Stored dataset items
────────────────

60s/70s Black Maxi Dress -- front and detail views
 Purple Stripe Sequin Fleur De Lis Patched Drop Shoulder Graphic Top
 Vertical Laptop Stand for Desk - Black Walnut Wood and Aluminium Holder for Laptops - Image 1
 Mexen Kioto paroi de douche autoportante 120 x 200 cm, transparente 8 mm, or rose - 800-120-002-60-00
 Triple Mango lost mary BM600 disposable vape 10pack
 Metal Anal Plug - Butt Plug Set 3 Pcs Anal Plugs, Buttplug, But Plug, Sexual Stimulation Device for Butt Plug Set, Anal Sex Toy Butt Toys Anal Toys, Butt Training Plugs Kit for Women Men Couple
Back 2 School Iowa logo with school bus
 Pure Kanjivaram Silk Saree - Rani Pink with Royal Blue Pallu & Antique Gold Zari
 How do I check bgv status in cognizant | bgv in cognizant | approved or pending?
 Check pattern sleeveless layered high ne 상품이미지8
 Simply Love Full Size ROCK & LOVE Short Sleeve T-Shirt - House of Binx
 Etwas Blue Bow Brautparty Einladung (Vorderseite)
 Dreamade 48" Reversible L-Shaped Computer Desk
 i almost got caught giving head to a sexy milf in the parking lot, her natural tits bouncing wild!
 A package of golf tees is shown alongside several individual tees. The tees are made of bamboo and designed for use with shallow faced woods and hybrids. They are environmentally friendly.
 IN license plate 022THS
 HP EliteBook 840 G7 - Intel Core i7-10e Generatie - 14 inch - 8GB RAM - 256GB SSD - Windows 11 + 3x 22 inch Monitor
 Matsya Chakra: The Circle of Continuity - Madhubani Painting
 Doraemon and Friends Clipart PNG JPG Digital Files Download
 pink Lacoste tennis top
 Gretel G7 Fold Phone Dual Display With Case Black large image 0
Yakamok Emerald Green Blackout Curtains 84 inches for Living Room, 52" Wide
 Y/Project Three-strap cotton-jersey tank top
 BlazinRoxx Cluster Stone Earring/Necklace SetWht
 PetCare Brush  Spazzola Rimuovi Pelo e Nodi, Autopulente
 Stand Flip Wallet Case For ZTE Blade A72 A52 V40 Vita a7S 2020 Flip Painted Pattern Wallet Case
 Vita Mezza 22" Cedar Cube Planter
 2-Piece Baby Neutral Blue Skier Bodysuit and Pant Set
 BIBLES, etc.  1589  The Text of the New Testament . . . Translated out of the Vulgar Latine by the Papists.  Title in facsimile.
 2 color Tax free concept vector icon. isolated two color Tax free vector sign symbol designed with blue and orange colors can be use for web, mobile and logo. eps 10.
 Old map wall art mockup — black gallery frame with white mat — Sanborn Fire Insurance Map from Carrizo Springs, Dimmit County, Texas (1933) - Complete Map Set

────────────────

* [Exercise description]: With the line that contains "Y/Project Three-strap cotton-jersey tank top" as your start, reproduce the data above exactly through its last line, and nothing before that start.

* [Exercise result]:
 Y/Project Three-strap cotton-jersey tank top
 BlazinRoxx Cluster Stone Earring/Necklace SetWht
 PetCare Brush  Spazzola Rimuovi Pelo e Nodi, Autopulente
 Stand Flip Wallet Case For ZTE Blade A72 A52 V40 Vita a7S 2020 Flip Painted Pattern Wallet Case
 Vita Mezza 22" Cedar Cube Planter
 2-Piece Baby Neutral Blue Skier Bodysuit and Pant Set
 BIBLES, etc.  1589  The Text of the New Testament . . . Translated out of the Vulgar Latine by the Papists.  Title in facsimile.
 2 color Tax free concept vector icon. isolated two color Tax free vector sign symbol designed with blue and orange colors can be use for web, mobile and logo. eps 10.
 Old map wall art mockup — black gallery frame with white mat — Sanborn Fire Insurance Map from Carrizo Springs, Dimmit County, Texas (1933) - Complete Map Set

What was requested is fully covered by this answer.